The below code is performing the delete:

Proc SQL; Delete * from dataset where Column=value; Quit;
Robert Penridge
  • 8,424
  • 2
  • 34
  • 55
SAS_learner
  • 521
  • 1
  • 13
  • 30
  • 2
    Deleting records does not automatically reduce the size of data: http://support.sas.com/kb/32/042.html. – Gordon Linoff Nov 29 '15 at 17:03
  • 1
    @shawn 's answer makes sense. Please show how you deleted the observations, to confirm he is correct that you did a logical delete. – Quentin Nov 29 '15 at 19:11
  • I'm just using Proc SQL; Delete * from dataset where Column=value; Quit; – SAS_learner Nov 29 '15 at 23:49
  • @Sampath_T Please edit that into the question; that should've been part of the question to begin with. – Joe Nov 30 '15 at 16:08

2 Answers2

1

The issue is that you have performed a logical delete rather than a physical delete.
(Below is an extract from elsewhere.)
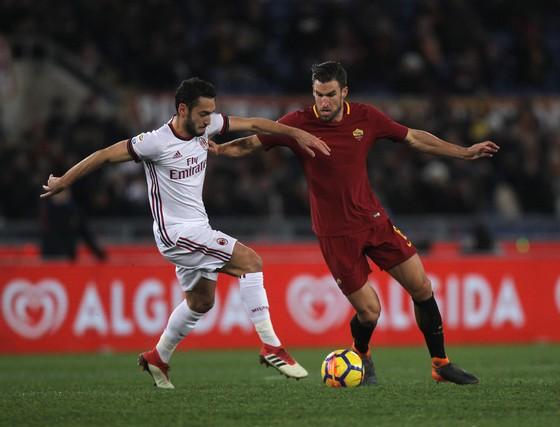 Hakan Calhanoglu (trái, AC Milan) tranh bóng với Kevin Strootman  (AS Roma). Ảnh: Getty Images.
Gordon's correct comment pointing you to SAS Note 32042 gives the rather terse official description of this behavior. The simplest way to physically remove the deleted records will be recreate the data file, from the current file, which will cause SAS to clean up the logically deleted observations. This could be something like one of the following code patterns.

data mydata;
set mydata;
run;

proc sql;
create table mydata as
select * from mydata;
quit;
shawn
  • 56
  • 2
  • When I tried to recreate the data file from the current file, It did clean up the deleted observations and freed up the space. But, I got following Warning. WARNING: This CREATE TABLE statement recursively references the target table. A consequence of this is a possible data integrity problem. – SAS_learner Nov 30 '15 at 01:05
  • The warning message is bothersome but isn't something to worry about if you are using a sql pattern like i presented (basic overwriting of a single file). – shawn Nov 30 '15 at 03:19
  • I did a proc sort after the SQL delete and it reclaimed the space allocated for deleted observations. – SAS_learner Nov 30 '15 at 19:35
  • Note that the reason proc sort performed the cleanup is due to it recreating the file. – shawn Dec 03 '15 at 23:59
0

As others noted, PROC SQL DELETE performs a logical delete, not a physical delete.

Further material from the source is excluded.